**Exercise**
Pictures stay out of the copy. Retype exactly the lines below from the one with "United States, site" through the one with "family: Macropodidae".

**Supplied material**
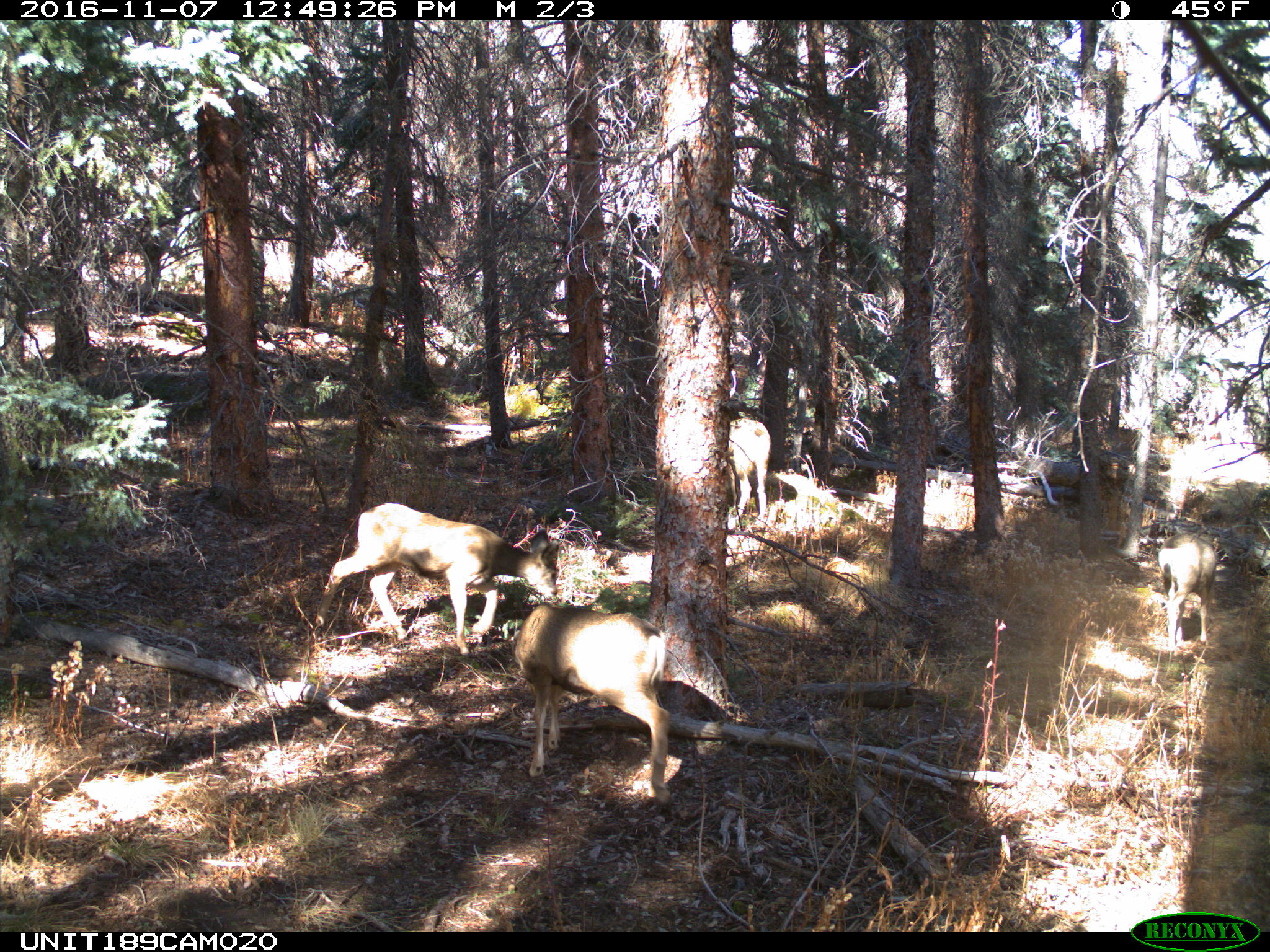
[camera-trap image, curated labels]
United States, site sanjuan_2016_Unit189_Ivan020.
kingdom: Animalia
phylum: Chordata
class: Mammalia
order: Artiodactyla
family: Cervidae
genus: Odocoileus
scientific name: Odocoileus hemionus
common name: mule deer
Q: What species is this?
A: Odocoileus hemionus (mule deer).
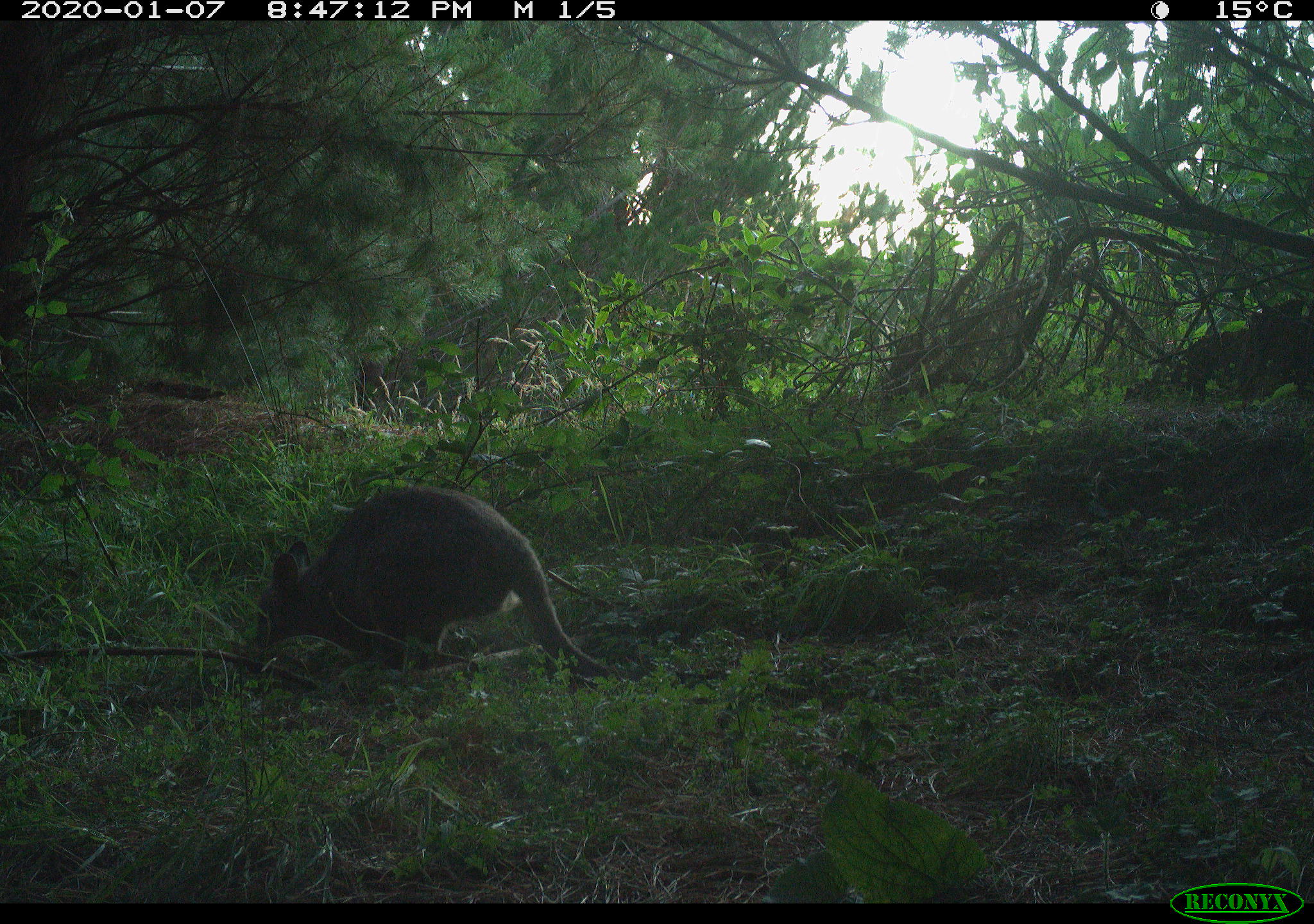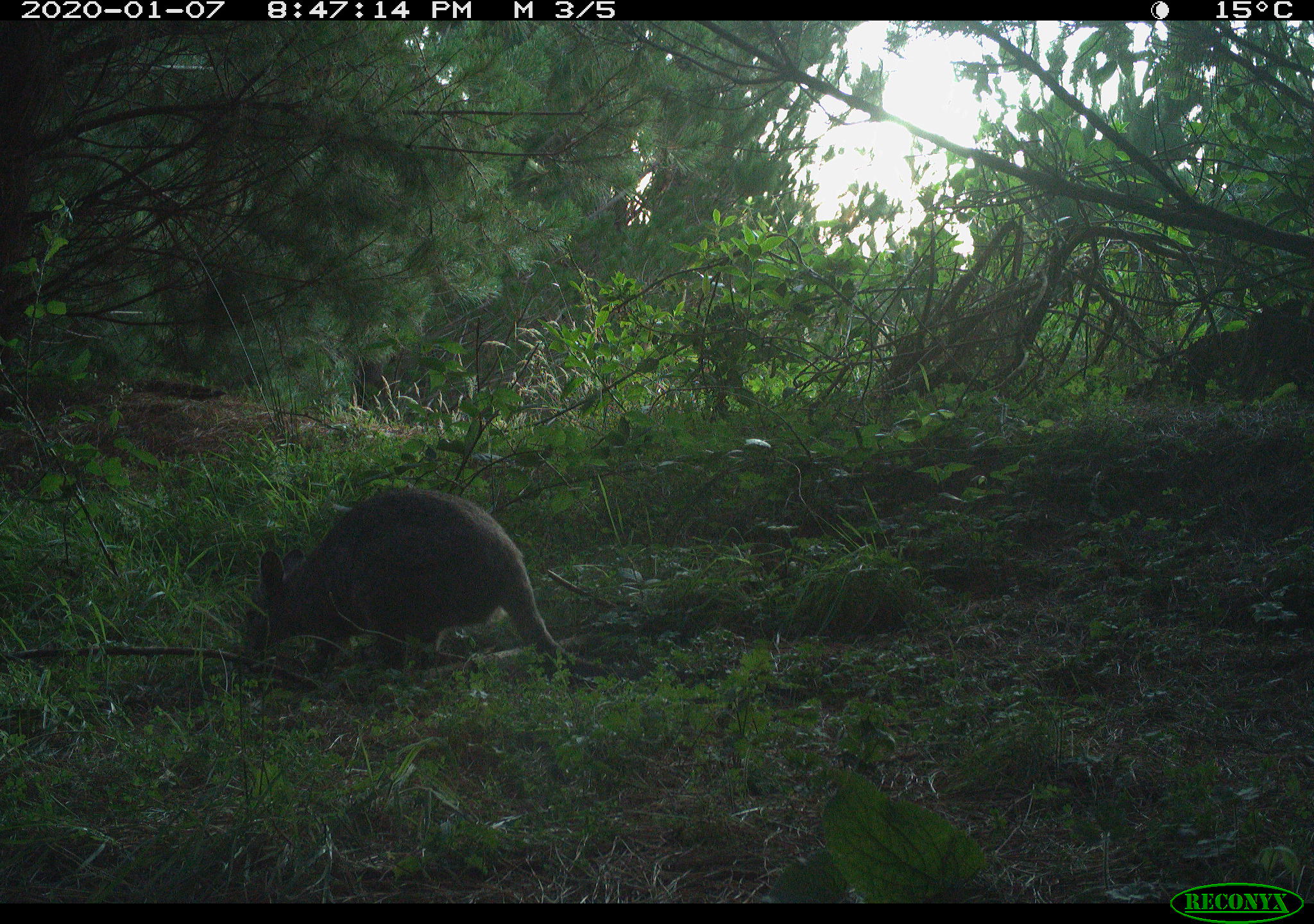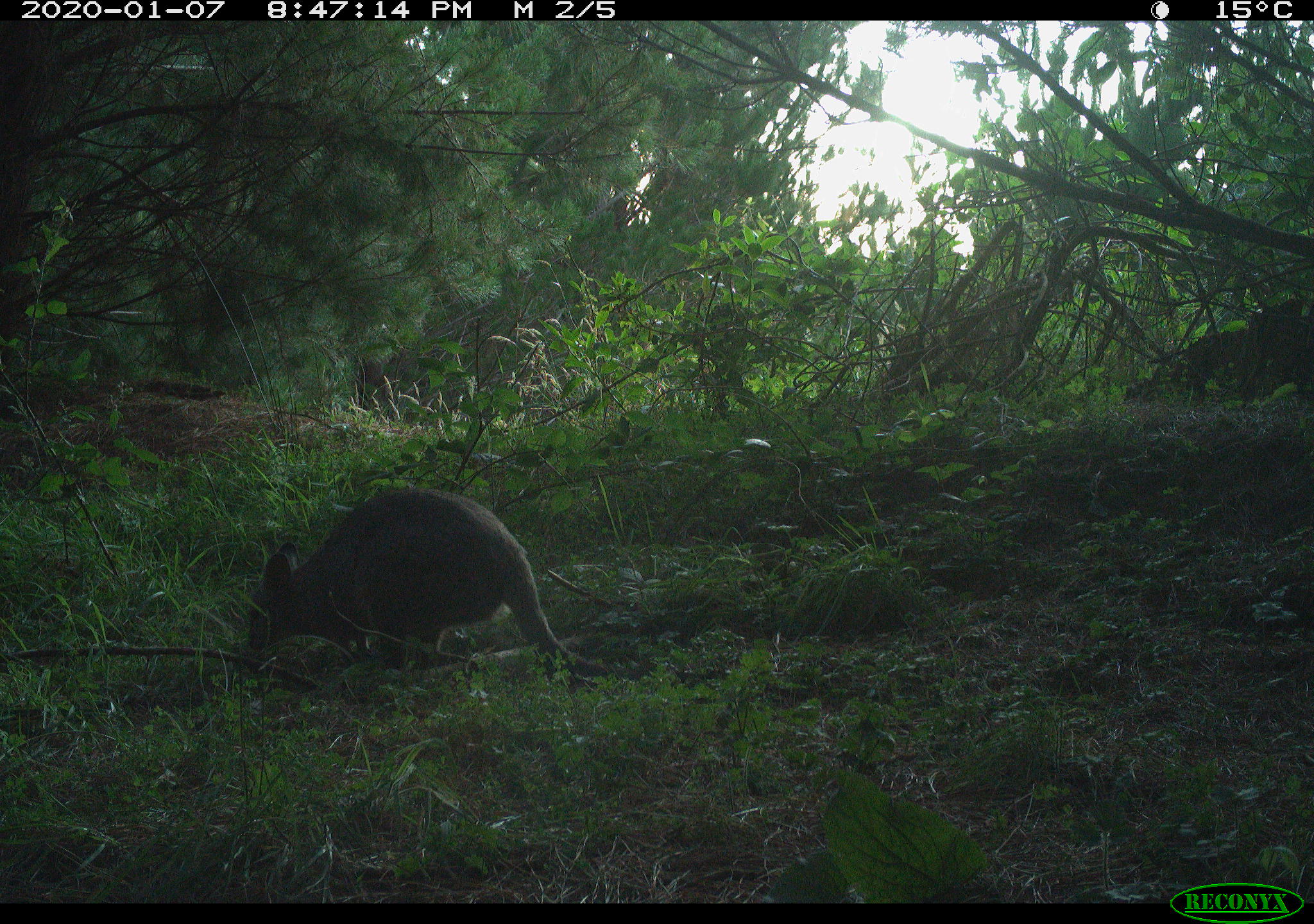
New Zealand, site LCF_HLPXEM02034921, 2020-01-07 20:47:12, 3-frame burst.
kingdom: Animalia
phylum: Chordata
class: Mammalia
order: Diprotodontia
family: Macropodidae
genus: Notamacropus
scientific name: Notamacropus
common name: wallaby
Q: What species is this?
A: Wallaby (Notamacropus).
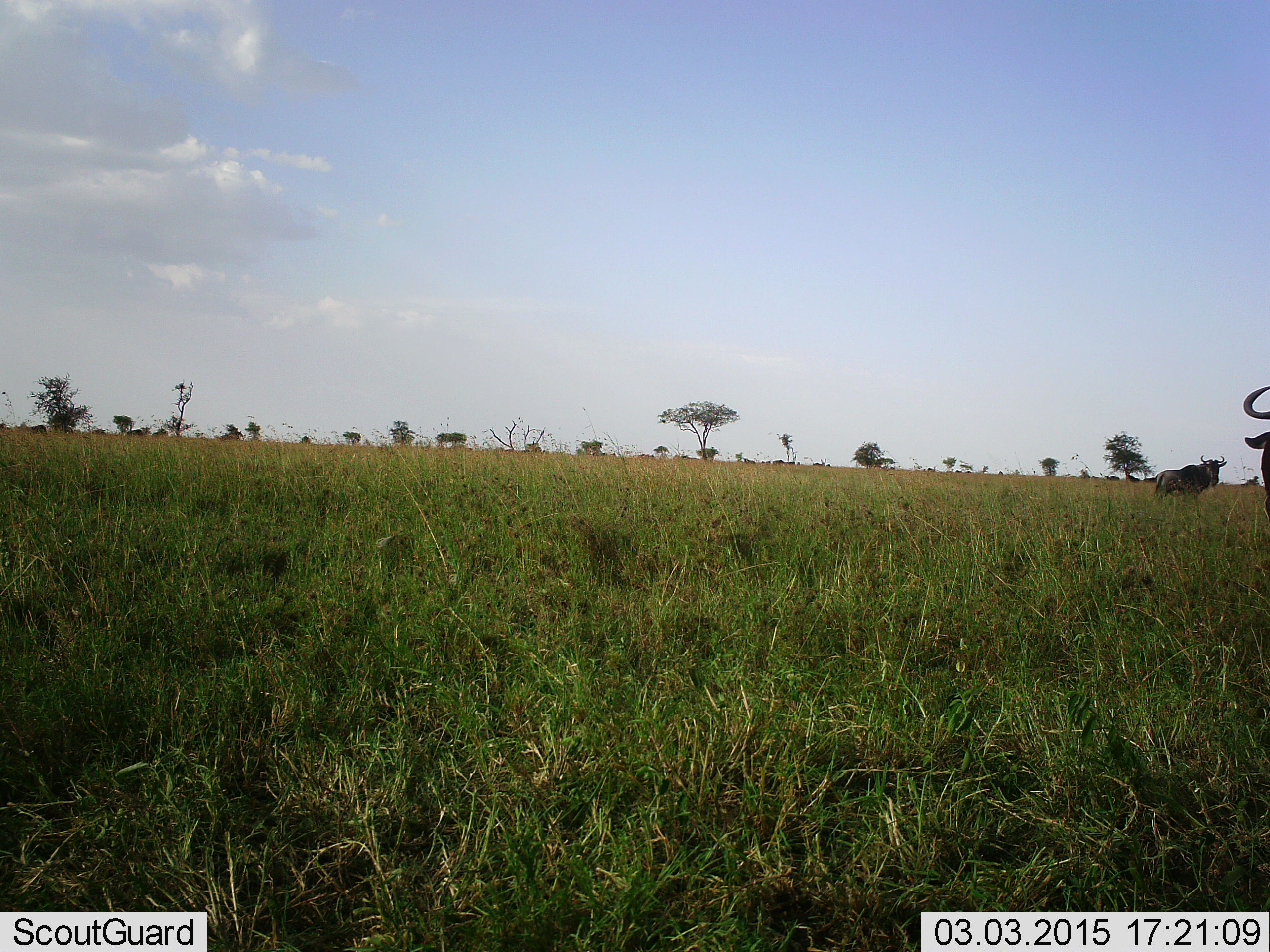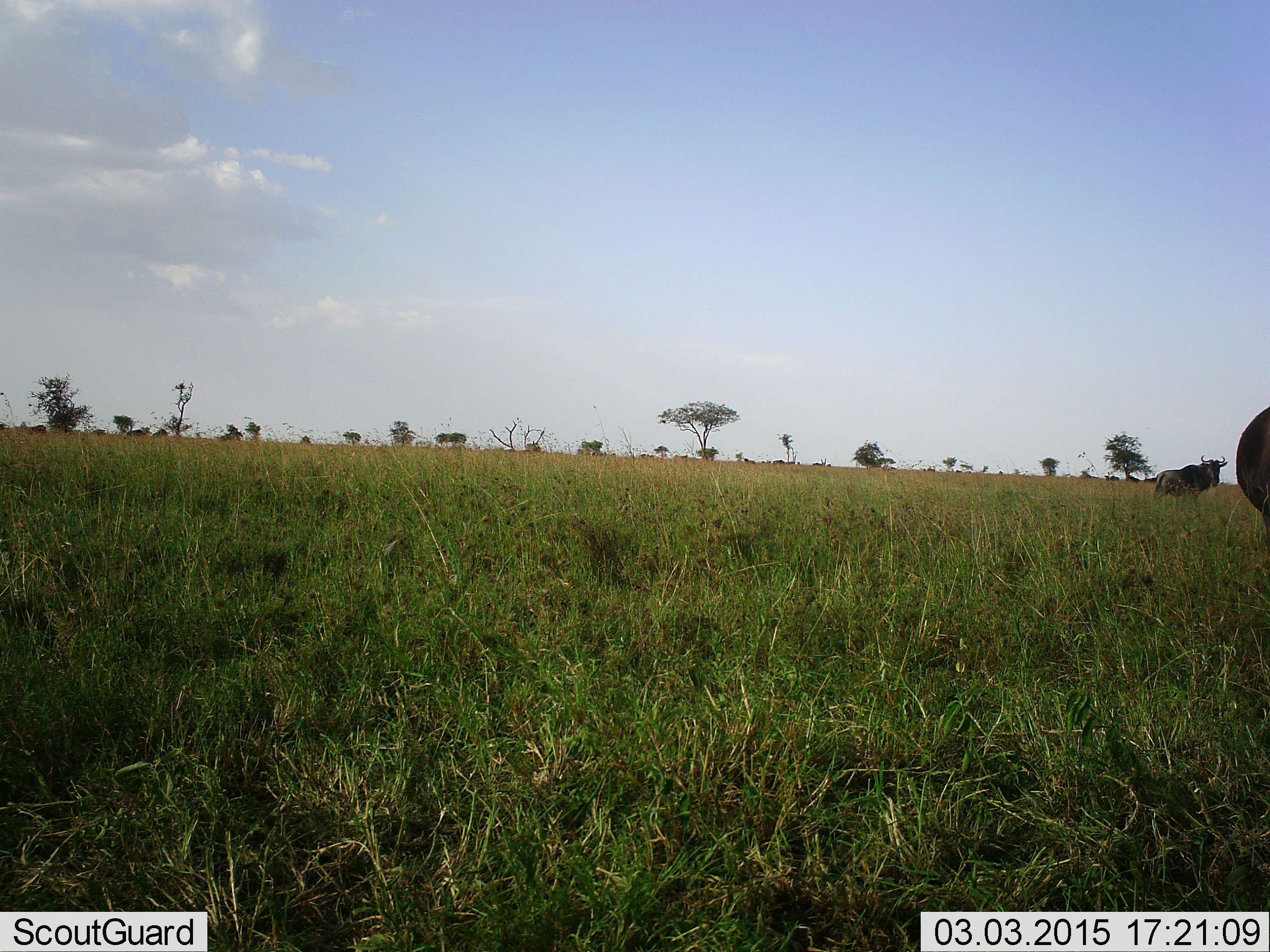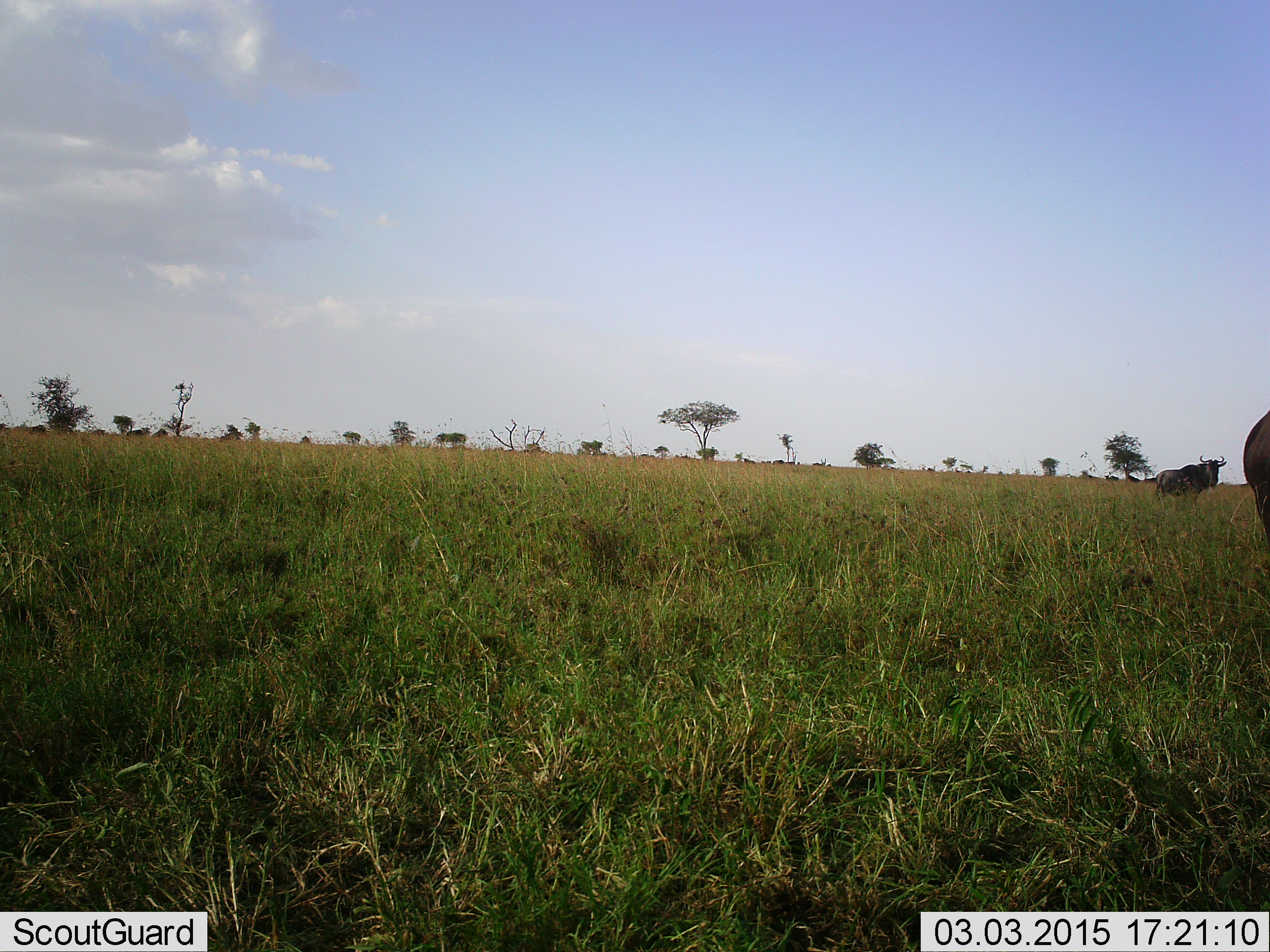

**Response to the task**
United States, site sanjuan_2016_Unit189_Ivan020.
kingdom: Animalia
phylum: Chordata
class: Mammalia
order: Artiodactyla
family: Cervidae
genus: Odocoileus
scientific name: Odocoileus hemionus
common name: mule deer
Q: What species is this?
A: Odocoileus hemionus (mule deer).
New Zealand, site LCF_HLPXEM02034921, 2020-01-07 20:47:12, 3-frame burst.
kingdom: Animalia
phylum: Chordata
class: Mammalia
order: Diprotodontia
family: Macropodidae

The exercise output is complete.